As the video states, PROTAC drugs attach to the target protein like antibodies, but unlike antibodies, are not consumed by destroying a single molecule.  Rather, they are like enzymes in that they facilitate chemical reactions hundreds of times until they wear out. 

My explanation in italics above mentions tau as a potential PROTAC target, but ARV-102 targets a different protein called leucine-rich repeat kinase-2, or LRRK2 (pronounced, “lark-two”).  Like all other kinases, it attaches phosphate groups to proteins as a way to regulate their function.

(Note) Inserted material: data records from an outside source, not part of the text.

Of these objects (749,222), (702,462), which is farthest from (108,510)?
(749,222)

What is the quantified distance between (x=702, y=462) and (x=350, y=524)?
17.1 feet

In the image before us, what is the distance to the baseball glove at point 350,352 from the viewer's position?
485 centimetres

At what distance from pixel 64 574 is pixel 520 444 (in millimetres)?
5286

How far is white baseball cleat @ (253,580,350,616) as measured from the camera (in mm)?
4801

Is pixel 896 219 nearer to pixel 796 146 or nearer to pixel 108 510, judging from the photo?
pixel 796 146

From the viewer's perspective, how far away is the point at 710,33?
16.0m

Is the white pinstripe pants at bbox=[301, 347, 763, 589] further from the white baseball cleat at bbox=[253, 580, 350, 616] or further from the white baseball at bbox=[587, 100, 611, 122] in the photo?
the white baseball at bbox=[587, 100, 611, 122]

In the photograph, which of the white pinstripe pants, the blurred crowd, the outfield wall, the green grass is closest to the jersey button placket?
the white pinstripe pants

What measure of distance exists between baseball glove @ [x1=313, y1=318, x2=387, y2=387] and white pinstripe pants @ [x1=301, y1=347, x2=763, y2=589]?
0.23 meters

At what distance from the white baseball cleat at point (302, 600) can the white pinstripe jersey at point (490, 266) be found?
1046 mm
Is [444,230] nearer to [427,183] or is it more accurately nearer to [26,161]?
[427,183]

The proteins regulated by LRRK2 are involved in a few dozen important processes in brain cells, the most important of which for PSP is probably an enzyme called Rab GTP kinase.  Rab is a “master regulator” of the cell’s ability to direct tiny packets of compounds, called vesicles, from where they’re made to where they need to be.  That’s called “vesicular trafficking.”

Three of the leading reasons to suspect that LRRK2 is misbehaving in PSP are:

  1. One of the gene variants most consistently associated with the risk of developing PSP is called STX6.  After Rab (see above paragraph) guides vesicles to their destinations, they are fused in place by the protein encoded by STX6.  
  2. One variant of LRRK2 has been found to be strongly associated not with the risk of developing PSP, but with shorter survival of those with PSP.
  3. Another LRRK2 variant called G2019S, which by itself causes a form of hereditary Parkinson’s disease, can in rare cases cause the signs and symptoms of PD during life but actually has the microscopical pathology of PSP.

The scientists among you are now thinking that this evidence for a LRRK2-PSP link is sort of indirect, as opposed to the direct evidence linking LRRK2 with Parkinson’s.  But the people at Arvinas may feel that PSP is also worth a try because the need there is so great and that success in PSP could open up potential for other tauopathies like Alzheimer’s.  

Let’s be glad that Arvinas has joined the list of companies with innovative drugs going to bat for PSP.  (Disclosure: No, I don’t consult for them nor hold their stock nor any of that other stuff that could explain my optimism.)